Главные темы лирики Иванова - вечная Россия, утопия древнерусского единения, культура как память человечества. Для В. Иванова «только святая Русь — подлинная Русь». Однако отношение В. Иванова в целом к славянству было сложным. Неославянофилов он воспринимал с некоторой опаской, полагая, что, говоря об общеславянских ценностях, они пытаются лишь обосновать государственный империализм, а Церковь подчинить его интересам.
В истории весьма деликатных русско-польских отношениях Вячеслав Иванович придерживался как бы мнения Пушкина о распрях с поляками, как о семейной вражде:
Вам непонятна, вам чужда
Сия семейная вражда.
Через 80 лет после Пушкина Иванов понимал глубже корни взаимного неприятия: «Славянам же искони на роду написаны рознь и междоусобие. Недаром стародавние песни и былины славян изобилуют рассказами о братских ковах. Триста лет назад взял грех на душу брат Лех: пошел на русского брата, чтобы не вещественно лишь, но и духовно разорить его и как бы исторгнуть из него живое сердце». Вячеслав Иванович подчёркивает: «...И тут очевидным становится, что славянство, как энергия культурная, для позитивной мысли анахронизм, для немецкого разумения юродство или вечное детство, что наше лучшее, - то, где сокровище наше, - не от мира сего, хотя мы и не перестанем бороться с этим миром, доколе на нем не отпечатается наше чаяние, - что идея славянская по преимуществу задание духа».

Цель задания: Как изложить фрагмент о взглядах Вячеслава Иванова на славянство в двух предложениях?

(Записи из набора данных)
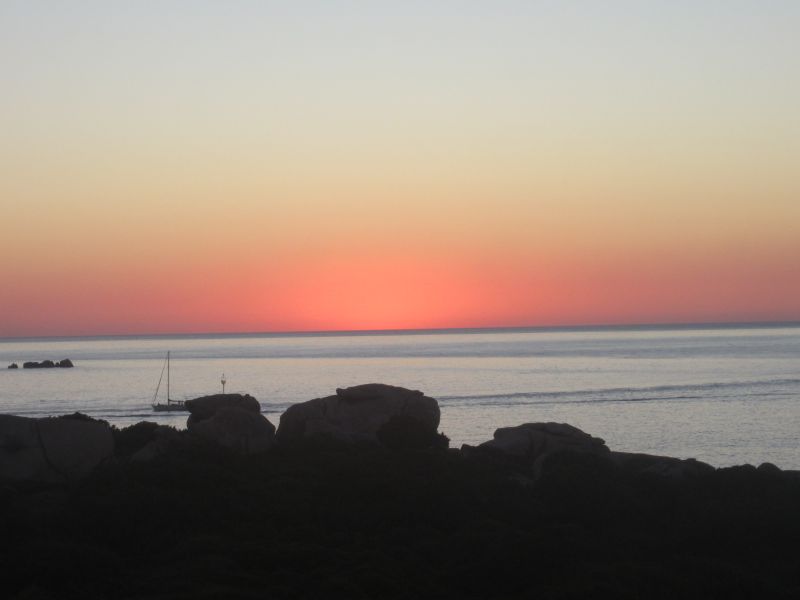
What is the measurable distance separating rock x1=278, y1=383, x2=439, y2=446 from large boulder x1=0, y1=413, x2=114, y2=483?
622 cm

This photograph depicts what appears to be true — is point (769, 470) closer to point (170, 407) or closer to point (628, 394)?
point (628, 394)

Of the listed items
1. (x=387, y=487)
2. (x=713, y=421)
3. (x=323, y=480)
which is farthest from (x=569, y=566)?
(x=713, y=421)

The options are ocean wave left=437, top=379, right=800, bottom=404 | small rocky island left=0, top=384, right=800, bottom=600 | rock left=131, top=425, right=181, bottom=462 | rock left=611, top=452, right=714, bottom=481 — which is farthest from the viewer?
ocean wave left=437, top=379, right=800, bottom=404

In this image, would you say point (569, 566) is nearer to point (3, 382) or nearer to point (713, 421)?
point (713, 421)

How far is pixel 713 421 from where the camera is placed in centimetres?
5622

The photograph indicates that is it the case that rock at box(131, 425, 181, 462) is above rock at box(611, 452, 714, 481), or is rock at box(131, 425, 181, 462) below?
above

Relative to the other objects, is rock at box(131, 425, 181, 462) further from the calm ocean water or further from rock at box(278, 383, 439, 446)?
the calm ocean water

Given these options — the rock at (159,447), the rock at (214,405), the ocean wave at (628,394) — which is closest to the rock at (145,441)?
the rock at (159,447)

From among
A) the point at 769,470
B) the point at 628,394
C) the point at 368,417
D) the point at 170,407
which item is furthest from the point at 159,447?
the point at 628,394

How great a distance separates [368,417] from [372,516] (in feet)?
34.4

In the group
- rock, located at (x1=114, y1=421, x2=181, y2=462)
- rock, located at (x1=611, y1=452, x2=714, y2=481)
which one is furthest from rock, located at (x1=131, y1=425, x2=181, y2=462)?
rock, located at (x1=611, y1=452, x2=714, y2=481)

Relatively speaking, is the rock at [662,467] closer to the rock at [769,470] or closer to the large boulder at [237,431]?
the rock at [769,470]

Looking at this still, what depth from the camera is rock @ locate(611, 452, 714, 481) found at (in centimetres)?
2653

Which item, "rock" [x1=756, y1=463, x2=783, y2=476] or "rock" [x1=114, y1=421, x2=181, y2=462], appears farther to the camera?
"rock" [x1=756, y1=463, x2=783, y2=476]
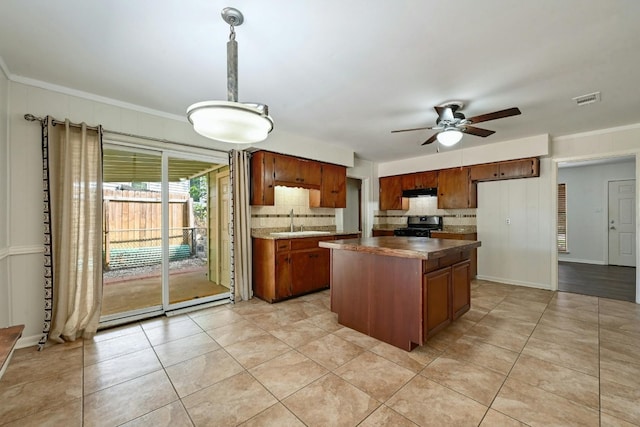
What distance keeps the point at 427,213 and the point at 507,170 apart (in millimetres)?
1724

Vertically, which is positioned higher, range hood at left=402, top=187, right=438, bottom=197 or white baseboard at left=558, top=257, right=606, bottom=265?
range hood at left=402, top=187, right=438, bottom=197

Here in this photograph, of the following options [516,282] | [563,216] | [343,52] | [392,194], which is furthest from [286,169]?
[563,216]

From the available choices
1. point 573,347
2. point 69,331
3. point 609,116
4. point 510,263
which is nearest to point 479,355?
point 573,347

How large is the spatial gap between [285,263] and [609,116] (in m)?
4.50

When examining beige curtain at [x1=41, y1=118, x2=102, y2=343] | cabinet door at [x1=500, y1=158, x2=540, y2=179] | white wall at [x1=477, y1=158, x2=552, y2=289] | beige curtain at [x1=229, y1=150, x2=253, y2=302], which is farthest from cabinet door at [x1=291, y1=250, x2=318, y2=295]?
cabinet door at [x1=500, y1=158, x2=540, y2=179]

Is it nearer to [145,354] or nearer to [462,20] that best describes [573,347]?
[462,20]

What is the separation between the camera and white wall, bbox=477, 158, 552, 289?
14.3 feet

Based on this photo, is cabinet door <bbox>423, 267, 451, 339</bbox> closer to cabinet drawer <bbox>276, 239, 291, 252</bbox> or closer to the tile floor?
the tile floor

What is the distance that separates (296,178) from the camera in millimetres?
Answer: 4316

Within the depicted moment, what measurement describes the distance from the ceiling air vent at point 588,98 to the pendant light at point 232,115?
3.29 meters

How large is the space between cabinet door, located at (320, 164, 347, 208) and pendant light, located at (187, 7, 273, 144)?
9.80ft

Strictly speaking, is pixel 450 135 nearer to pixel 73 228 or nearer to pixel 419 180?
pixel 419 180

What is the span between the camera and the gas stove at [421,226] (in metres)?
5.59

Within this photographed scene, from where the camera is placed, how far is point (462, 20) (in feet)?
5.72
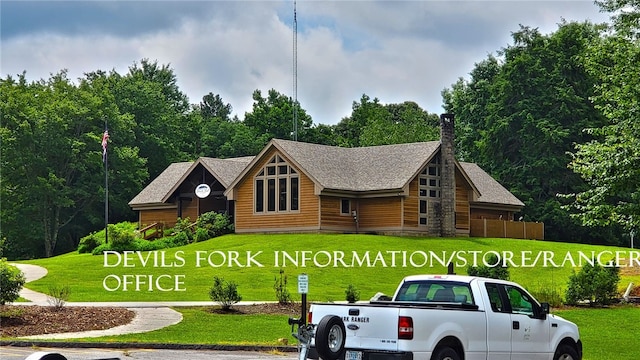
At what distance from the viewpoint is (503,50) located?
89.1m

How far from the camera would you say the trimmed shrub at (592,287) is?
36.0m

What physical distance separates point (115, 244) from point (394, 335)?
146 feet

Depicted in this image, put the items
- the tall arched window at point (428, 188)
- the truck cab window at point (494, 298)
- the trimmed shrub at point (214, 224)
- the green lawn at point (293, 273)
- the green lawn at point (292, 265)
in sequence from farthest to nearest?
the trimmed shrub at point (214, 224), the tall arched window at point (428, 188), the green lawn at point (292, 265), the green lawn at point (293, 273), the truck cab window at point (494, 298)

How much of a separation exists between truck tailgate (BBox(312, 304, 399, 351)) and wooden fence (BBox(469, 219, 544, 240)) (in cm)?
4720

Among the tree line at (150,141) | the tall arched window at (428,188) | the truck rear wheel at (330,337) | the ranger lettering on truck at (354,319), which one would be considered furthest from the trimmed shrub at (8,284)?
the tree line at (150,141)

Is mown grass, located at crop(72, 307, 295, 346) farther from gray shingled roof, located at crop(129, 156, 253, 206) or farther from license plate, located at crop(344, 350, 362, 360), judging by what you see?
gray shingled roof, located at crop(129, 156, 253, 206)

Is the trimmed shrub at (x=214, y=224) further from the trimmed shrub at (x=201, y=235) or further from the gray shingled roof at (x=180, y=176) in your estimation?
the gray shingled roof at (x=180, y=176)

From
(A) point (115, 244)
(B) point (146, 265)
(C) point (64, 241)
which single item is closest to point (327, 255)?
(B) point (146, 265)

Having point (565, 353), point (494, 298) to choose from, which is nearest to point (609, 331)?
point (565, 353)

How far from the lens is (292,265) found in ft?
158

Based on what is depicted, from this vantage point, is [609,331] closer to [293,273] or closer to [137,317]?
[137,317]

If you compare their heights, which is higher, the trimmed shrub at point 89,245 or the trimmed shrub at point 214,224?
the trimmed shrub at point 214,224

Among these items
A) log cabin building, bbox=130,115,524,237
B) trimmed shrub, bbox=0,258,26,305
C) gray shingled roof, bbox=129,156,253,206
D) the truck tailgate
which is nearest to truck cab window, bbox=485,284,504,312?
the truck tailgate

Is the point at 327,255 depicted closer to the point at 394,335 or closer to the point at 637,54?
the point at 637,54
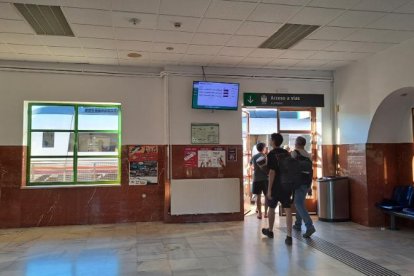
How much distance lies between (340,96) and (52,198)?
562cm

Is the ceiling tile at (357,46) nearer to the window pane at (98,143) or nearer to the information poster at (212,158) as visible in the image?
the information poster at (212,158)

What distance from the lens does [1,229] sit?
6.10 meters

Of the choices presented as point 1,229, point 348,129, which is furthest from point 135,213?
point 348,129


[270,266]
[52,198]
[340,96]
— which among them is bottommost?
[270,266]

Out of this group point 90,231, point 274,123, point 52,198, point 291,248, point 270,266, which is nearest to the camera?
point 270,266

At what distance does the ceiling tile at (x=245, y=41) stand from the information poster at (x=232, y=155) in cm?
209

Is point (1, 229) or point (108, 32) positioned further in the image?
point (1, 229)

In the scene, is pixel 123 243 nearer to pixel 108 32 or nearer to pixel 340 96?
pixel 108 32

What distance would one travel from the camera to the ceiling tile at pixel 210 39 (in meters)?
5.03

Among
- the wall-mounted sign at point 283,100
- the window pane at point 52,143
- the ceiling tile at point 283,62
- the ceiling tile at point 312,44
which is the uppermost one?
the ceiling tile at point 283,62

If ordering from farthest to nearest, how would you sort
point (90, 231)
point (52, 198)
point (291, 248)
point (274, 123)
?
point (274, 123)
point (52, 198)
point (90, 231)
point (291, 248)

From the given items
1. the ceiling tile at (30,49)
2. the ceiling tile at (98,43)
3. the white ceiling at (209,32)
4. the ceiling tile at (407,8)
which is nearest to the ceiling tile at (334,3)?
the white ceiling at (209,32)

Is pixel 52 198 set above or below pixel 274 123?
below

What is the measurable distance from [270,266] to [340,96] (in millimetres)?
4160
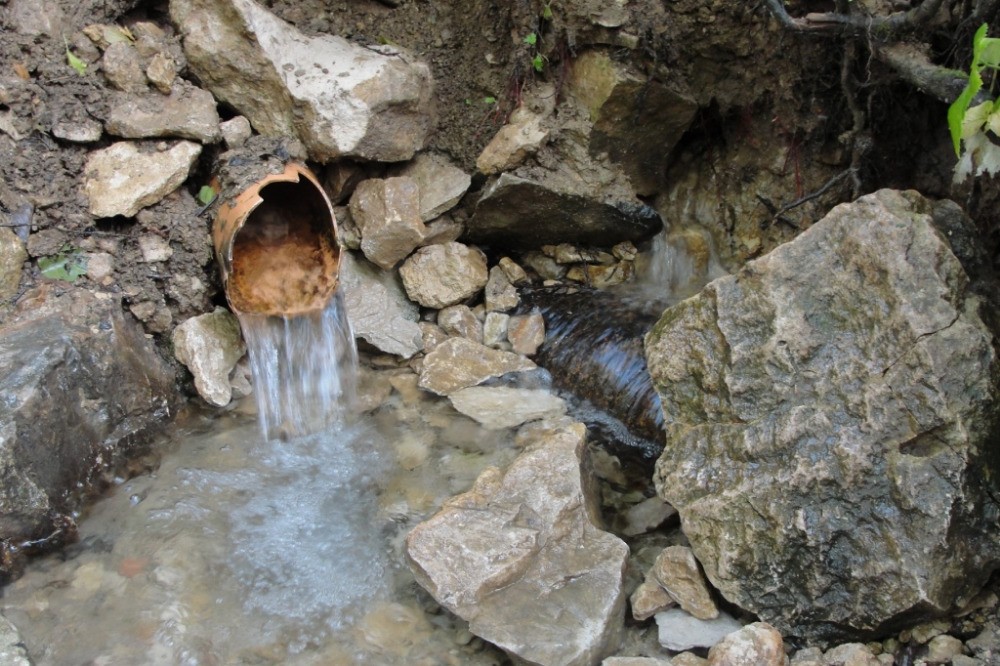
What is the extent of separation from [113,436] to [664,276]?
3120 millimetres

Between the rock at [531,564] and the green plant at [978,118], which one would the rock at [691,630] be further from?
the green plant at [978,118]

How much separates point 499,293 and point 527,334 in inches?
14.6

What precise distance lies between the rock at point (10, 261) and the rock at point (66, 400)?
7 cm

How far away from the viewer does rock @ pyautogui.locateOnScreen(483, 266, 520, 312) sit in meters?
4.82

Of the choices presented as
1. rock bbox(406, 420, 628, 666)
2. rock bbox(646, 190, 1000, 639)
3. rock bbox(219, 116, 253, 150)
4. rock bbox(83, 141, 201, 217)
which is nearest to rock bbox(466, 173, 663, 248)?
rock bbox(219, 116, 253, 150)

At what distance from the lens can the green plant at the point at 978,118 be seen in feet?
6.72

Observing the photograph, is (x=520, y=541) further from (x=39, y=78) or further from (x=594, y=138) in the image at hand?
(x=39, y=78)

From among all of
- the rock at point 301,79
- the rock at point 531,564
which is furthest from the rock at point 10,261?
the rock at point 531,564

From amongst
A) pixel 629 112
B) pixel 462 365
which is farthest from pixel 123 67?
pixel 629 112

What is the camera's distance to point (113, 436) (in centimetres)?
371

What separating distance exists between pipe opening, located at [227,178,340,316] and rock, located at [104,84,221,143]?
0.45 meters

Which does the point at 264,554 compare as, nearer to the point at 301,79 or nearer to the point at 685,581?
the point at 685,581

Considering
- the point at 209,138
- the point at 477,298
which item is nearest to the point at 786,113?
the point at 477,298

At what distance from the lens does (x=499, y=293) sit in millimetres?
4867
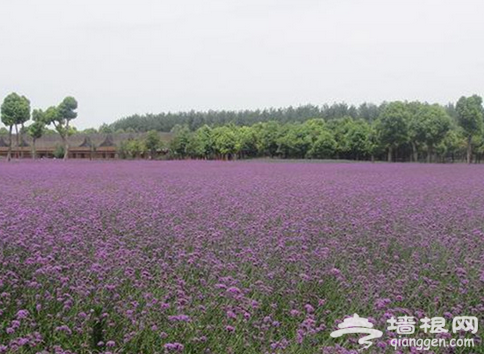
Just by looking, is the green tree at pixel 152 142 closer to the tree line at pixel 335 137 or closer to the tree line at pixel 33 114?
the tree line at pixel 335 137

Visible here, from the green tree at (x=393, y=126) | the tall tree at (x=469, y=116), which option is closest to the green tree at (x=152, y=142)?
the green tree at (x=393, y=126)

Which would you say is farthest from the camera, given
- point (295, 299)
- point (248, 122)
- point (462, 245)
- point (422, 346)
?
point (248, 122)

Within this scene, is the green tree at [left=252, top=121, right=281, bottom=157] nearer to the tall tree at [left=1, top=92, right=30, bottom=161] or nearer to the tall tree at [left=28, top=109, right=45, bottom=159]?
the tall tree at [left=28, top=109, right=45, bottom=159]

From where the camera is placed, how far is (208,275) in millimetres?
4363

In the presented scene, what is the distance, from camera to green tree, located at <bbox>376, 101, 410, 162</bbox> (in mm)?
60906

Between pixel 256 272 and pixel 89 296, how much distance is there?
1.44 meters

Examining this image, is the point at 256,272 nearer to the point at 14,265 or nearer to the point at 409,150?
the point at 14,265

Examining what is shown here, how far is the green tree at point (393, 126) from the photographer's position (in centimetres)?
6091

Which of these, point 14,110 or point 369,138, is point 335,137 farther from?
point 14,110

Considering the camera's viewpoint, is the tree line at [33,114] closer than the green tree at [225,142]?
Yes

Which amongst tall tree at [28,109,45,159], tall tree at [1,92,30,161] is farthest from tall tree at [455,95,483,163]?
tall tree at [28,109,45,159]

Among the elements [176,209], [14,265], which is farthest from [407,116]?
[14,265]

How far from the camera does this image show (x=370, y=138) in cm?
6775

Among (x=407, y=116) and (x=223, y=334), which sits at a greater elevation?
(x=407, y=116)
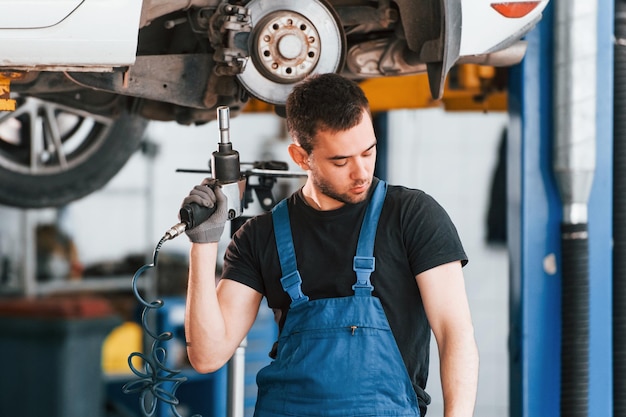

Решение задания: Главные темы лирики Вячеслава Иванова — вечная Россия, утопия древнерусского единения и культура как память человечества, однако к славянству он относился сложно и с опаской воспринимал неославянофилов, полагая, что они лишь обосновывают государственный империализм. Вслед за Пушкиным он видел в русско-польской розни семейную вражду, но глубже понимал корни взаимного неприятия и считал славянскую идею по преимуществу заданием духа.